With their analyst team of summariser Chris Sutton, and in-studio guests of Neil Lennon and John Hartson, they deployed three titans of this era. Former Celtic manager Lennon did not disappoint with a turn that also recalled so many of his games in charge. “The referee is shocking; he’s giving nothing to Celtic,” the Irishman spat at half-time of Swedish official Martin Strömbergsson. It was like Lennon had never been away.

Sutton, during a stuffy, nip-and-tuck encounter, was good value and certainly enhanced the entertainment with his quiet, assassin-style delivery. “What do you have to do to get a foul with this referee?” he lamented. Strömbergsson’s approach would not have appeared out of place in WWE. “Celtic haven’t had a thing from this referee tonight,” the Englishman despaired later on.

The former striker provided pointers and opinions that were a cut above the truisms that so often pass for punditry. As Celtic defended stoutly in seeking to contain a Qarabag side that they comprehensively snuffed out during their 1-0 win in Glasgow, Virgil van Dijk produced a number of commanding interventions. Sutton couldn’t resist a refreshing spot of editorialising.

He informed viewers that there had been reports of a £7 million bid from Southampton for the Dutchman. “Celtic should look for a lot more than that,” he said, making the comparison with the £20m to £25m fee Chelsea are expected to pay in order to land John Stones from Everton. “He [van Dijk] is as good as John Stones,” Sutton maintained, saying he would “acclimatise” to the greater demands of the English top flight. “He’s got everything,” he went on, warming to his theme, “he reads the game well, is a good passer and he’s got size.” We waited for him saying “he’s got legs”… and then a blast of ZZ Top drowning out the estimable commentator Derek Rae.

With no television yet on the market that replicates – in your own living room – the atmospheric conditions of the sporting occasion being screened, it could not be assessed just how much the 30C heat was affecting the tie.

An encounter that Rae stated, with a smart line he had probably been rehearsing the previous evening no doubt, hadn’t “been pretty, but gritty”.

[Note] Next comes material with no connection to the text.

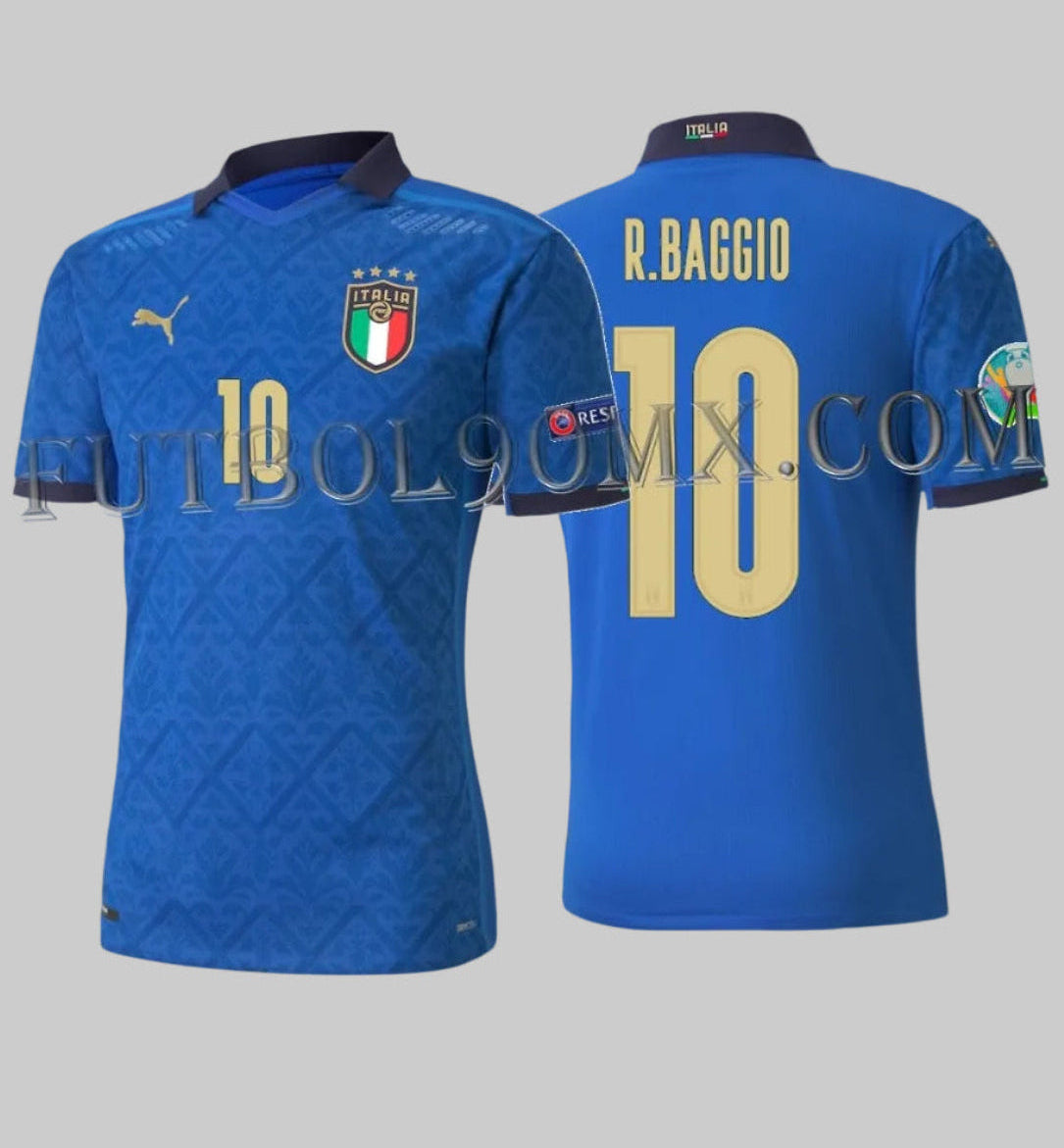 Vista frontal y posterior del jersey Puma Italia Authentic Match de local de la Euro 2020/21 codigo 762919-01, personalizado con el nombre y dorsal de Roberto Baggio (10) en Historical Archive Boutique Futbol90MX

What the pictures showed, though, was the sandpit nature of a parched surface. Billows of dust were regularly sent swirling into the air as the ball was kicked along the less-than-grassy field. Lennon, as was his wont, in 13 years as a major figure in Scotland, astutely pointed out that the profound difficulties with the pitch were more a problem for the Azerbaijani hosts who sought to pass Celtic into submission without actually producing the probing that was necessitated. “I’ve never seen that,” he said of a home team facing conditions to their detriment.

Qarabag’s limitations as they struggled to make any heading against Ronny Deila’s side in a second period that the Scottish champions saw out comfortably. Yet, that should not take away from the smart, professional performance that Deila drew from his players.

Sutton admitted that as Celtic shipped in goals in Europe last season, he questioned whether Deila could set up his team to defend. He now acknowledges that the Norwegian has the guile to instruct his team into the requirements of the occasion. A first away clean sheet in Europe for eight games was well deserved and an indication that Deila is developing his team for continental competition in an encouraging fashion.

There was huge pressure on the manager and his squad in Baku and they undoubtedly delivered. Only once was Craig Gordon called upon, a brilliant first-half stop, the only time there seemed a real threat to Celtic being able to seal their place in the Champions League play-offs inside 90 minutes.

Last night’s progress ensures that whatever happens in that tie in a fortnight, Celtic will be playing European football until Christmas. Yet, with their seeded status in these play-offs, there is every reason to suspect that they will not need the consolation prize of a place in the Europa League group stages. Sutton’s dulcet tones are likely to be heard on telly above the hum in some intimidating footballing citadels across the later months of 2015. BT Sport should be as happy about that as the Celtic armchair fans.